The centre’s rationale for revoking the ceasefire is the lack of cooperation by the militant groups in its implementation. Militants had rejected the truce on the day one itself, terming it a “gimmick”. According to an estimate, the number of militancy-related incidents shot up rapidly during the suspension of operations, even though there was a lesser loss of life. Two soldiers and two civilians died during the period. One of the soldiers Aurangzeb was abducted by the militants and killed. Though around a dozen militants too died, their killings happened along the border which didn’t fall under the purview of the ceasefire. However, what has probably proved the last straw was the killing of the prominent journalist Shujaat Bukhari -albeit nobody has accepted the responsibility for it. 

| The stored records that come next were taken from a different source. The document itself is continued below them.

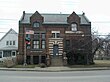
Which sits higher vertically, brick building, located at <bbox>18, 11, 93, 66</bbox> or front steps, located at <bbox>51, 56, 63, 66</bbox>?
brick building, located at <bbox>18, 11, 93, 66</bbox>

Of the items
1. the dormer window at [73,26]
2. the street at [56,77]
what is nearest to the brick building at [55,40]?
the dormer window at [73,26]

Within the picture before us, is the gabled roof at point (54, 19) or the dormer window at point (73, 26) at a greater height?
the gabled roof at point (54, 19)

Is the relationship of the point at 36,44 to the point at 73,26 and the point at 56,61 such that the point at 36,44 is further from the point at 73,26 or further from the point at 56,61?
the point at 73,26

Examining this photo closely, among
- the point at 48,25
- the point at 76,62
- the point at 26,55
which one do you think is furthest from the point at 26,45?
the point at 76,62

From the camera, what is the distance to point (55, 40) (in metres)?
56.2

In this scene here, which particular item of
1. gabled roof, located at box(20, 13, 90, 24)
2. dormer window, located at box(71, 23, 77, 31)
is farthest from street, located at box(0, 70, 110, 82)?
gabled roof, located at box(20, 13, 90, 24)

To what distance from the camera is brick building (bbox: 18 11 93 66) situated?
54906mm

This was for the second time only in the last thirty years of militancy that the ceasefire was announced by the centre. In November 2000, the then NDA Government led by Atal Bihari Vajpayee had announced ceasefire on the occasion of Ramzan, which was extended four times until May 2001 but was withdrawn following an increase in violence. An estimated 800 people perished during this period.  

Looking back at the failed ceasefire, it is not difficult to conclude that it was an ill-advised move. Not that there shouldn’t have been a ceasefire in the first place but that it was not properly thought through and certainly not geared to address the underlying factors of the turmoil in the state. At best, it was an ad-hoc gesture, a kind of an ‘arrow-in-the-dark move’   which was destined to fail. Its miserable failure is thus an occasion for the centre to go back to drawing board and come up with a strategy that seeks to address the crisis than resort again to nostrums like Ceasefire.